TEXT UNDER STUDY section start
# Pulpitis as a microbial disease: single-cell insights into host responses and diagnostic biomarkers for vital pulp therapy

**Authors:** Tiansong Xu, Daishan Yang, Liqi Zhang, Murong Li, Xiuhua Li, Chenggang Duan, Yoo Cheung, Wen Zhang, Zhijian Zhang, Lin Yue, Xiaoying Zou, Feng Chen

PMC · DOI: 10.1080/20002297.2026.2622207 · Journal of Oral Microbiology · 2026-02-17

## TL;DR

This paper explores how microbes and host cells interact in pulpitis, identifying potential biomarkers for better diagnosis and treatment of dental pulp inflammation.

## Contribution

The paper integrates single-cell transcriptomic evidence to reveal infection-specific responses of dental pulp stem cells and identifies microbial and host-derived biomarkers for pulpitis.

## Key findings

- Distinct microorganisms in pulpitis induce diverse inflammatory processes in dental pulp.
- Dental pulp stem cells show infection-specific transcriptional responses linked to inflammation severity.
- Microbial and host biomarkers consistently appear across studies and are validated by single-cell analyses.

## Abstract

Pulpitis is a common dental disease driven by complex microbial infections, yet its microbial origins, diversity, and pathogenic mechanisms remain incompletely understood. A major clinical challenge is the absence of objective biological criteria to assess the severity and reversibility of pulpal inflammation, which is essential for decision-making in vital pulp therapy (VPT).
TEXT UNDER STUDY section end
RECORDED DATA section start
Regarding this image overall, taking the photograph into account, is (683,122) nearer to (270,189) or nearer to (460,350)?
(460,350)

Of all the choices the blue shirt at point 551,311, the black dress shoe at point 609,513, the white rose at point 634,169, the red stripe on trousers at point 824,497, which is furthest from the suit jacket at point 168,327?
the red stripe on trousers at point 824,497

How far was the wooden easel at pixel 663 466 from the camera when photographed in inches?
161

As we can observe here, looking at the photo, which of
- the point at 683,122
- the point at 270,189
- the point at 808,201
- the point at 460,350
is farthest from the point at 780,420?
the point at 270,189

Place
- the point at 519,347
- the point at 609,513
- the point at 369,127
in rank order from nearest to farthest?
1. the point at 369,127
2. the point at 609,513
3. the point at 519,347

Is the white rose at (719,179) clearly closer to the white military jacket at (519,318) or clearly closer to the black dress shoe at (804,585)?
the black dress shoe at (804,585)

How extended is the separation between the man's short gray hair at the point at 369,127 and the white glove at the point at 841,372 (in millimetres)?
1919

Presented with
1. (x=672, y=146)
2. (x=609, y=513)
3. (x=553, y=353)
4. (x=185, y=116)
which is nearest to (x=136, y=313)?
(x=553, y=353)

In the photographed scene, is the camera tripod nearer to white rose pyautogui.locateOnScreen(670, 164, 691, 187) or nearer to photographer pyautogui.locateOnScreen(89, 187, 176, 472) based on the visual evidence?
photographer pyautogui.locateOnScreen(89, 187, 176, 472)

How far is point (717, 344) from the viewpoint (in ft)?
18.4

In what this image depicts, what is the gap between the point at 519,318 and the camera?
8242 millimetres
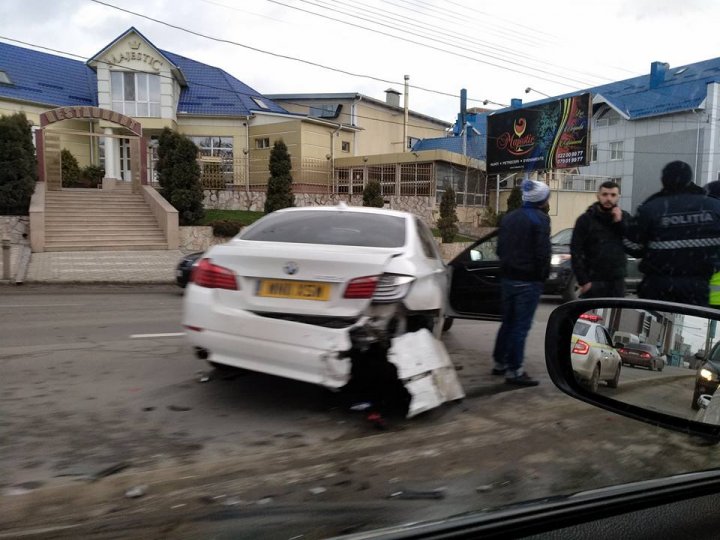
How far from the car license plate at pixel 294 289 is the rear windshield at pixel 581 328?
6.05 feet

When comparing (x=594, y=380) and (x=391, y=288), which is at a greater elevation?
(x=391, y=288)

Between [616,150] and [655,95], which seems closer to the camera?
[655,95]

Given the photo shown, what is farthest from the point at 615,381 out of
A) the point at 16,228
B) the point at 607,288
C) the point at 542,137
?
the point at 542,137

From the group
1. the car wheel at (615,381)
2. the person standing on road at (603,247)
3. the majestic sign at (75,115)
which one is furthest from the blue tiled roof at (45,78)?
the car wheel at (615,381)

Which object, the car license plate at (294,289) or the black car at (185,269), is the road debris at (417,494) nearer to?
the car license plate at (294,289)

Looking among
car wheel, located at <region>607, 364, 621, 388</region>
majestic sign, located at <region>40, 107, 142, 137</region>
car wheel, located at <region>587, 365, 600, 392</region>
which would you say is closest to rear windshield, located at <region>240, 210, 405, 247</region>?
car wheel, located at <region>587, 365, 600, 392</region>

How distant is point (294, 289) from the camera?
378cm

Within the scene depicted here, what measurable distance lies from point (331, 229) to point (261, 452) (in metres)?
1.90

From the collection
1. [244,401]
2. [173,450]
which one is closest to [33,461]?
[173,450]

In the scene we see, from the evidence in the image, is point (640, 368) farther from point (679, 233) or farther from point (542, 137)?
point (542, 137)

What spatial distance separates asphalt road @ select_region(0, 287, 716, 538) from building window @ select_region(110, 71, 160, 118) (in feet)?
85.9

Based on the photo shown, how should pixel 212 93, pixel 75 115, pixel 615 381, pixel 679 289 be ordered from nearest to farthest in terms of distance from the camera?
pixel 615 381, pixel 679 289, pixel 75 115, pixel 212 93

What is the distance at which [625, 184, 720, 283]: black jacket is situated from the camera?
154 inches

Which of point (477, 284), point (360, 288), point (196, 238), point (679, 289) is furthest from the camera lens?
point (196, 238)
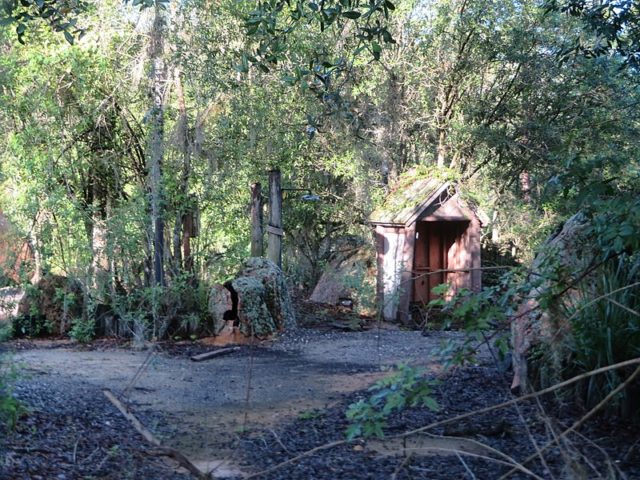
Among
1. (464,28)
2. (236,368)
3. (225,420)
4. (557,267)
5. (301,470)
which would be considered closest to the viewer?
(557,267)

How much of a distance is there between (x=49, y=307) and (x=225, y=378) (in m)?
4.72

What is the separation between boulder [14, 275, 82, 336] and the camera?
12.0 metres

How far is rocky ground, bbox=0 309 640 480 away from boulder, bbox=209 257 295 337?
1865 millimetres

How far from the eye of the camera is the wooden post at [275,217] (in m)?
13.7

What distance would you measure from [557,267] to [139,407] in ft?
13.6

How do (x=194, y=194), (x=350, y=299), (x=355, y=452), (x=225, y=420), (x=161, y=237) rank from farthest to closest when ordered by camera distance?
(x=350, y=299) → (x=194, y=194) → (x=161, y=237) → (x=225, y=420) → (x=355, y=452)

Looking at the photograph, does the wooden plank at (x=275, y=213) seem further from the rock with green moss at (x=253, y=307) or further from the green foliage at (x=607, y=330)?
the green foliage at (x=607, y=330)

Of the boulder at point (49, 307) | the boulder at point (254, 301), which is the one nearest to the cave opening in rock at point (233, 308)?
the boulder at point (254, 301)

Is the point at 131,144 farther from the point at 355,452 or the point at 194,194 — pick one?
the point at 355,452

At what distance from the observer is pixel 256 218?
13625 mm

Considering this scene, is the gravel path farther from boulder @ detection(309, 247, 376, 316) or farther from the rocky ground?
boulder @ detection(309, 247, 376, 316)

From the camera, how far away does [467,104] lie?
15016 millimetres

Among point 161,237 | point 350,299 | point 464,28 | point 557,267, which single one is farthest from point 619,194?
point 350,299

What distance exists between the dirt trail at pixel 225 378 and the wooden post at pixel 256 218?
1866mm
RECORDED DATA section end
RECORDED DATA section start
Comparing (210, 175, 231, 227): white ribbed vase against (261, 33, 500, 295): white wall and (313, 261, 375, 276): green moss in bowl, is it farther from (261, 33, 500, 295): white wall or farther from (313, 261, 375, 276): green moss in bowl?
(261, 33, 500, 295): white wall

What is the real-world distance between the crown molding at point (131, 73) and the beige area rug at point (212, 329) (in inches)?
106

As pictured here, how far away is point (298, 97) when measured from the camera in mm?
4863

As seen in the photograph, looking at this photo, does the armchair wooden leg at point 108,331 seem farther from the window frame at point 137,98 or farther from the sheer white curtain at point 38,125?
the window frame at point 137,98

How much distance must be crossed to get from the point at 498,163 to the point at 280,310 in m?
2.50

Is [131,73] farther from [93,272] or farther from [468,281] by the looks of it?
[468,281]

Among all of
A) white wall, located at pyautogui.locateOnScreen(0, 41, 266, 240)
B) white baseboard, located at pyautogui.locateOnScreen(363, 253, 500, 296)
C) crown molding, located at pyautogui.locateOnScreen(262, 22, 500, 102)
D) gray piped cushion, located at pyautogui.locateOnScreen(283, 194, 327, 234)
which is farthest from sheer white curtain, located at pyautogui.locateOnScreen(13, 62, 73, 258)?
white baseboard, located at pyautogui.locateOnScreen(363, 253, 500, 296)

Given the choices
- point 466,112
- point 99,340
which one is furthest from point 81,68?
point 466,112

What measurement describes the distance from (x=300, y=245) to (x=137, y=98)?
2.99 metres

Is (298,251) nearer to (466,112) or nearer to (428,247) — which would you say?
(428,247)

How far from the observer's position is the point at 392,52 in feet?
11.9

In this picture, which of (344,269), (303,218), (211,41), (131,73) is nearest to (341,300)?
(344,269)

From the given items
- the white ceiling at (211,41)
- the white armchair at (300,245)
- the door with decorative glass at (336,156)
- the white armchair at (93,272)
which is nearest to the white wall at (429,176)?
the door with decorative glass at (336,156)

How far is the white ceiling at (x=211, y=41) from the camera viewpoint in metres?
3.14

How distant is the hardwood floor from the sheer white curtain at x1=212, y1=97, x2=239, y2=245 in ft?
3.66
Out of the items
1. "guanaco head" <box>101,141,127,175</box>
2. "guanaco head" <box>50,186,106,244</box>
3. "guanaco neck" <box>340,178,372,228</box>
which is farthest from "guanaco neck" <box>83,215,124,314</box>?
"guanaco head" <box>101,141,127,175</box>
RECORDED DATA section end
### EXERCISE BRIEF
Return the full text on pulpitis as a microbial disease, reproducing every line without alteration.

### REPLY
# Pulpitis as a microbial disease: single-cell insights into host responses and diagnostic biomarkers for vital pulp therapy

**Authors:** Tiansong Xu, Daishan Yang, Liqi Zhang, Murong Li, Xiuhua Li, Chenggang Duan, Yoo Cheung, Wen Zhang, Zhijian Zhang, Lin Yue, Xiaoying Zou, Feng Chen

PMC · DOI: 10.1080/20002297.2026.2622207 · Journal of Oral Microbiology · 2026-02-17

## TL;DR

This paper explores how microbes and host cells interact in pulpitis, identifying potential biomarkers for better diagnosis and treatment of dental pulp inflammation.

## Contribution

The paper integrates single-cell transcriptomic evidence to reveal infection-specific responses of dental pulp stem cells and identifies microbial and host-derived biomarkers for pulpitis.

## Key findings

- Distinct microorganisms in pulpitis induce diverse inflammatory processes in dental pulp.
- Dental pulp stem cells show infection-specific transcriptional responses linked to inflammation severity.
- Microbial and host biomarkers consistently appear across studies and are validated by single-cell analyses.

## Abstract

Pulpitis is a common dental disease driven by complex microbial infections, yet its microbial origins, diversity, and pathogenic mechanisms remain incompletely understood. A major clinical challenge is the absence of objective biological criteria to assess the severity and reversibility of pulpal inflammation, which is essential for decision-making in vital pulp therapy (VPT).